NASA meninjau pembatalan penyelidikan asteroid
2 min read
LOS ANGELES – Dalam sebuah langkah yang tidak biasa, NASA sedang meninjau keputusan baru-baru ini yang dikeluarkan oleh kepala badan tersebut untuk membatalkan misi mengorbit dua asteroid.
Itu Proyek fajar dibatalkan pada tanggal 2 Maret, lima bulan setelah ditunda karena pembengkakan biaya dan masalah teknis.
Langkah NASA yang tidak biasa untuk meninjau penghentian Dawn terjadi setelahnya Laboratorium Propulsi Jet di Pasadena, yang mengelola misi tersebut, menyajikan bukti baru yang mendukungnya, kata badan antariksa itu dalam sebuah pernyataan Rabu.
Ini adalah kali pertama dalam sejarah pusat NASA menentang keputusan kantor pusat mengenai pembatalan misi, kata juru bicara NASA Erica Hupp.
Tinjauan tersebut, yang dipimpin oleh Associate Administrator NASA Rex Geveden, akan mempertimbangkan temuan baru JPL dan hasil tim independen yang dikirim untuk mengevaluasi misi tersebut. Keputusan diperkirakan akan diambil pada awal bulan ini.
Markas Besar NASA menolak menyebutkan bukti baru tersebut dan menolak memberikan kesempatan kepada Geveden untuk diwawancarai. Juru bicara JPL Veronica McGregor mengatakan pusat tersebut tidak memberikan komentar menunggu peninjauan tersebut.
Direktur JPL Charles Elachi sebelumnya mengungkapkan kekecewaannya atas pembatalan tersebut. Elachi mengatakan masalah teknis yang disebutkan oleh tim independen telah diselesaikan atau hampir diperbaiki pada waktunya untuk lepas landas tahun depan.
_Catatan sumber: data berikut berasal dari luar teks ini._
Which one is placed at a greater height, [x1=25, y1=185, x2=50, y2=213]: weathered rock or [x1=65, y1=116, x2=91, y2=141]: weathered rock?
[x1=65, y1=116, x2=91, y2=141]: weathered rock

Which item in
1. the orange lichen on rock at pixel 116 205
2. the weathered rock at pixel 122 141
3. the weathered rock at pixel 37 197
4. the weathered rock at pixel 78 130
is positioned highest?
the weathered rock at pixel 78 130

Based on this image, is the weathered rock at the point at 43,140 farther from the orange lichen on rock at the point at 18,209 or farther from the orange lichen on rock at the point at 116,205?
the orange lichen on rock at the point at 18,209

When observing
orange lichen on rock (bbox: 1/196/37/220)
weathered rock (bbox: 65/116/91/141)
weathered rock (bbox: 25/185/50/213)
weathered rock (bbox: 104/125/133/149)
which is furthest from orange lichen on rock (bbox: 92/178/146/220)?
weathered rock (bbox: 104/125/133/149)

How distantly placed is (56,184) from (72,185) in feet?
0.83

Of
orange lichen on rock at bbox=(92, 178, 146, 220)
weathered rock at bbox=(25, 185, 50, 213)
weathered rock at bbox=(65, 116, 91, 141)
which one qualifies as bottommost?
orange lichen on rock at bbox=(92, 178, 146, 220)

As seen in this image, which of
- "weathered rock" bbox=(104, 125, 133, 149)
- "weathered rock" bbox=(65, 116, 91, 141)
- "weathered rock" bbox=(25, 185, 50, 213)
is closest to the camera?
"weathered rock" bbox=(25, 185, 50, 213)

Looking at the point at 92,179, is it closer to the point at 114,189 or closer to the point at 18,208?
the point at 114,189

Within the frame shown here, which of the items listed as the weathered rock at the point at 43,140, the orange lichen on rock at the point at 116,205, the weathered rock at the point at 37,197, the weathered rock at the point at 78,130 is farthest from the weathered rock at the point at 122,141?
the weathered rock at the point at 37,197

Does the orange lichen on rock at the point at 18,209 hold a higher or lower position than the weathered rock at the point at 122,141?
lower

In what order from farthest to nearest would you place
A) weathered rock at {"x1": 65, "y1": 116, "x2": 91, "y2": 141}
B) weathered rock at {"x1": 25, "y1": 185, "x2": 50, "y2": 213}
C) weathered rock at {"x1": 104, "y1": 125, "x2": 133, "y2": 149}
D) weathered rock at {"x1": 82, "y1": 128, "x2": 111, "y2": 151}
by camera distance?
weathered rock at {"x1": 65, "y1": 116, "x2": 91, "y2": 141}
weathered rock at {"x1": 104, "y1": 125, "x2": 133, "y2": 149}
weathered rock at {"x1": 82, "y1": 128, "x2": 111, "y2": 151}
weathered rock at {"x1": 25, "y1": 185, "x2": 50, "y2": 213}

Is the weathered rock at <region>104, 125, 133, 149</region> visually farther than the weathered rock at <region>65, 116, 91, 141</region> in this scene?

Didukung oleh a mesin ion xenonDawn seharusnya menjadi pesawat ruang angkasa pertama yang mengorbit Ceres Dan Korek api pendekdua asteroid terbesar di tata surya berada di asteroid utama sabuk asteroid antara Mars dan Yupiter.
Para ilmuwan percaya bahwa asteroid adalah sisa-sisa puing-puing batuan dari lahirnya tata surya sekitar 4,5 miliar tahun yang lalu, dan mempelajarinya dapat memberikan wawasan tentang bagaimana matahari dan planet-planet terbentuk.
NASA menunda Dawn pada Oktober lalu karena masalah anggaran dan masalah dengan tangki bahan bakar pesawat ruang angkasa. Kemudian dibentuk tim independen untuk menilai program tersebut.
Manajer proyek terkejut awal bulan ini ketika Mary Cleave, administrator asosiasi NASA untuk direktorat misi sains, membatalkan misi tersebut setelah dengar pendapat anggaran kongres.
Pembatalan Dawn terjadi pada saat NASA terpaksa menunda beberapa misi sains untuk fokus pada penghentian armada pesawat ruang angkasa dan pengembangan kendaraan berawak baru untuk kembali ke bulan pada dekade berikutnya.
Andrew Dantzler, direktur Divisi Tata Surya NASA, sebelumnya menyebut pembengkakan biaya dan masalah teknis sebagai faktor utama pemotongan Dawn. Misi tersebut, yang merupakan bagian dari program Discovery berbiaya rendah NASA, dibatasi biaya sekitar $373 juta.